*Excerpt provided:*
<<<<
Soft and Chewy Raspberry Sugar Cookies

  • Author: Mary
  • Prep Time: 15 minutes
  • Cook Time: 10-12 minutes
  • Total Time: 45 minutes
  • Yield: 24 cookies 1x
  • Category: Dessert
  • Method: Baking
  • Cuisine: American
  • Diet: Gluten Free

Description

Soft and Chewy Raspberry Sugar Cookies are a delicious treat combining a tender, melt-in-your-mouth sugar cookie base with fresh raspberry flavor. Perfectly soft and chewy with bursts of fruity sweetness, these cookies are easy to bake and customizable for various dietary needs. They make a wonderful snack or dessert for any occasion, delighting everyone with their rich texture and vibrant raspberry notes.


Ingredients

Scale

Main Ingredients

  • 2 ½ cups all-purpose flour (or gluten-free baking blend for gluten-free version)
  • 1 cup granulated sugar
  • 1 cup unsalted butter, softened (or plant-based butter for vegan option)
  • 1 cup fresh or frozen raspberries (thawed and drained if frozen)
  • 2 large eggs (or flax eggs for vegan adaptation)
  • 1 tsp baking powder
  • 1 tsp vanilla extract
  • ½ tsp salt

Instructions

  1. Prepare the dough: Cream together the softened unsalted butter and granulated sugar until the mixture is fluffy and light in color. Then add the eggs and vanilla extract, mixing well to combine fully.
  2. Mix the dry ingredients: In a separate bowl, whisk the all-purpose flour, baking powder, and salt together. Gradually incorporate this into the wet mixture, ensuring no lumps remain. Do not overmix to keep the dough tender.
>>>>
*Data:*
<<<<
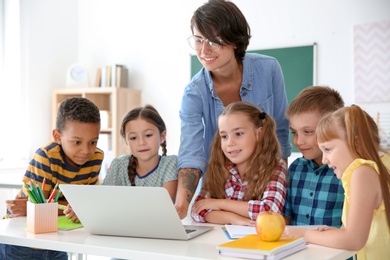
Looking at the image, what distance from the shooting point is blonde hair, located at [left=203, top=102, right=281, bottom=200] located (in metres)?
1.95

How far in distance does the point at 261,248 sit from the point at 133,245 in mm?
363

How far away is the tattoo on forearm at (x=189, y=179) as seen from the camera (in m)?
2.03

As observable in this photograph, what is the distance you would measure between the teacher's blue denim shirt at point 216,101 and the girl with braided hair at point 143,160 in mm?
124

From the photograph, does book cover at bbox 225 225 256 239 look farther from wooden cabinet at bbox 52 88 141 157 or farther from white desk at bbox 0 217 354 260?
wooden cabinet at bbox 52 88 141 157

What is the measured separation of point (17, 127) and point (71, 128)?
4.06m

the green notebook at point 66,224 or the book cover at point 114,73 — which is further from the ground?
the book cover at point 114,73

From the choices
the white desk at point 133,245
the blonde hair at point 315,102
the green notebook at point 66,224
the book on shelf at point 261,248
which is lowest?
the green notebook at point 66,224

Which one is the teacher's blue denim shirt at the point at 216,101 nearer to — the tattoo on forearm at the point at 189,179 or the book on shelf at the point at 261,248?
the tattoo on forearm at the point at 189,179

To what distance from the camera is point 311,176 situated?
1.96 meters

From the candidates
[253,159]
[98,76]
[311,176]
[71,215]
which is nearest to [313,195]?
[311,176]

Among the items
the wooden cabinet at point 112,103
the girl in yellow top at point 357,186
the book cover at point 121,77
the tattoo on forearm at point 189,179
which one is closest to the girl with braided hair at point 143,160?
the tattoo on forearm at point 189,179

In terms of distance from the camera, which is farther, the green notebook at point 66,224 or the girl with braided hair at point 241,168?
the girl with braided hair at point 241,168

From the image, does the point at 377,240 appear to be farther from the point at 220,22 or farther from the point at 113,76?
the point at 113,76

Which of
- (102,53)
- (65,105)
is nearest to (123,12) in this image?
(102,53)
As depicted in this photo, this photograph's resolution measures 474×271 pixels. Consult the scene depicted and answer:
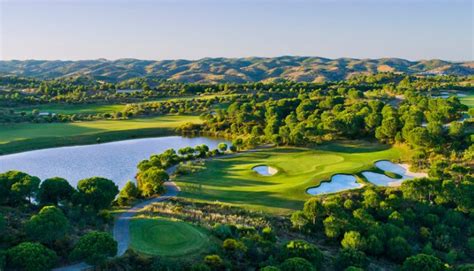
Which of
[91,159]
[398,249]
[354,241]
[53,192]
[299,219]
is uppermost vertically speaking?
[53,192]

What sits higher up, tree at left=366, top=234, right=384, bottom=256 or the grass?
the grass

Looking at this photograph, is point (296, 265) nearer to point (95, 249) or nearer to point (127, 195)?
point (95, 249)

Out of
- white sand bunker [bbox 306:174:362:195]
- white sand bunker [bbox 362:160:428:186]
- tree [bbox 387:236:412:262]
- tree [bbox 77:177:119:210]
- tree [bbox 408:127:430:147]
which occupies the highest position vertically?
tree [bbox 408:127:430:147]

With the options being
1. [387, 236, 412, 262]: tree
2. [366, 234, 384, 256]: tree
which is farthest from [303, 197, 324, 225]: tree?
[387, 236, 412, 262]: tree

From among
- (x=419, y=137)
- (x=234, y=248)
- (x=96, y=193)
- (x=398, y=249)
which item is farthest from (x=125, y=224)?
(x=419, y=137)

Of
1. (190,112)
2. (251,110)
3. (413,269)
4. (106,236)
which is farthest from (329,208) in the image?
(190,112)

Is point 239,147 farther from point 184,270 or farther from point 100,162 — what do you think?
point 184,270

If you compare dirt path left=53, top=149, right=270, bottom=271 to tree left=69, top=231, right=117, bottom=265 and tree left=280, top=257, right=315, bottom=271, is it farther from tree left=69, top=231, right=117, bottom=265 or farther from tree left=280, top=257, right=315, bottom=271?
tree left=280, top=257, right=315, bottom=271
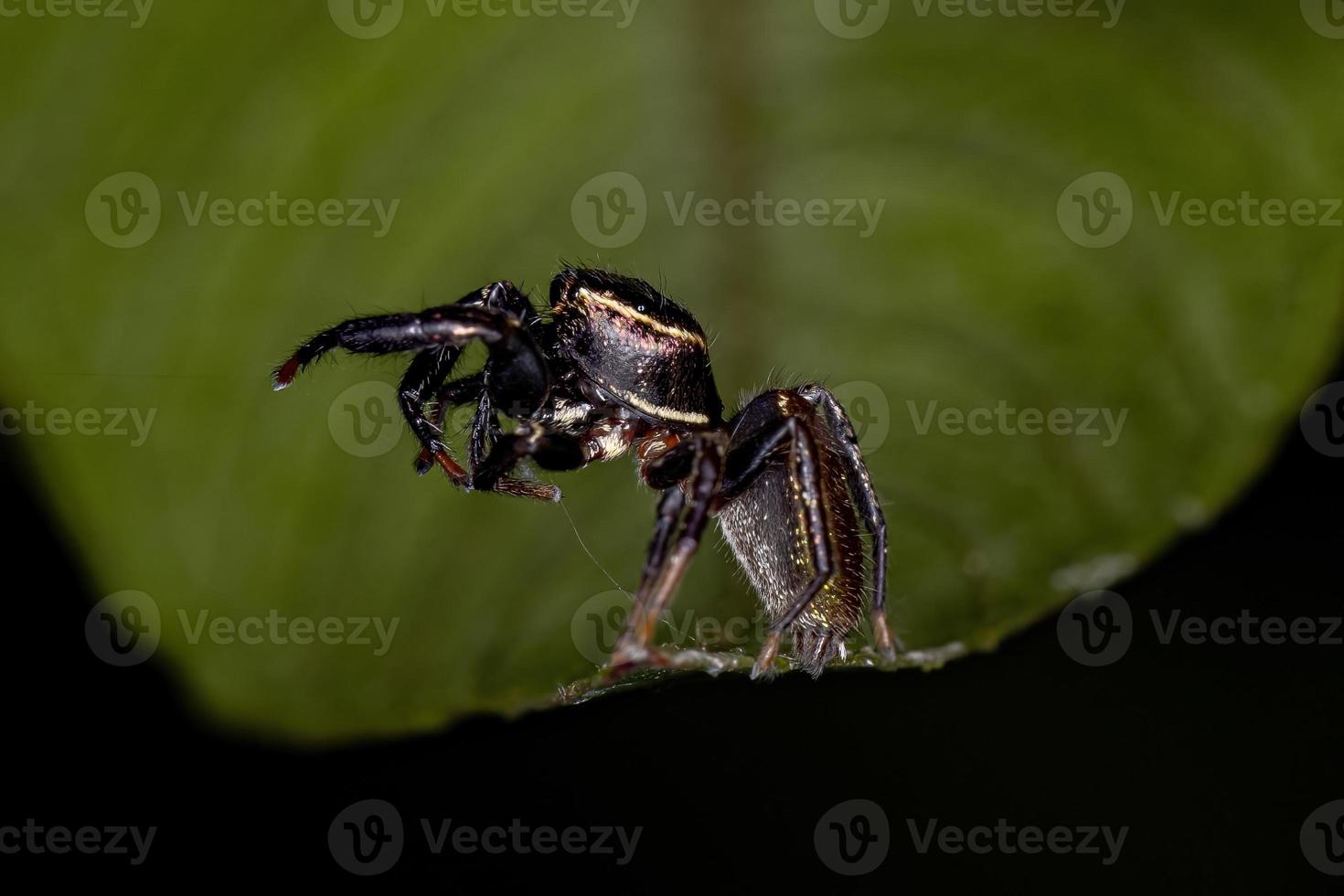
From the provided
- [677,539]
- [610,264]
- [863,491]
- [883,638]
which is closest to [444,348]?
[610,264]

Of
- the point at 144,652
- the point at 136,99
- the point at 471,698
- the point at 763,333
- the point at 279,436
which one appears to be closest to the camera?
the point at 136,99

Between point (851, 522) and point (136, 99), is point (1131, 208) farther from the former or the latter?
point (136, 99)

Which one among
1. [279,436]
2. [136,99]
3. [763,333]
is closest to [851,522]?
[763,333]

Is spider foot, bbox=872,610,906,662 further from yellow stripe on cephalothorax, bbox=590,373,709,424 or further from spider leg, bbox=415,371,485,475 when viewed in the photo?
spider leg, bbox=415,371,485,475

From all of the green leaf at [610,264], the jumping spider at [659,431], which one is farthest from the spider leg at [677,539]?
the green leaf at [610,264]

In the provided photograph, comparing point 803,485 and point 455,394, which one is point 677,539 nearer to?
>>>>
*Short problem A:*
In the cookie recipe, what should be done to frozen raspberries before using them?
*Short problem B:*
How many lines in the rows contain the word "yellow"? Reply with the number only.

*Exercise response A:*
They should be thawed and drained.

*Exercise response B:*
2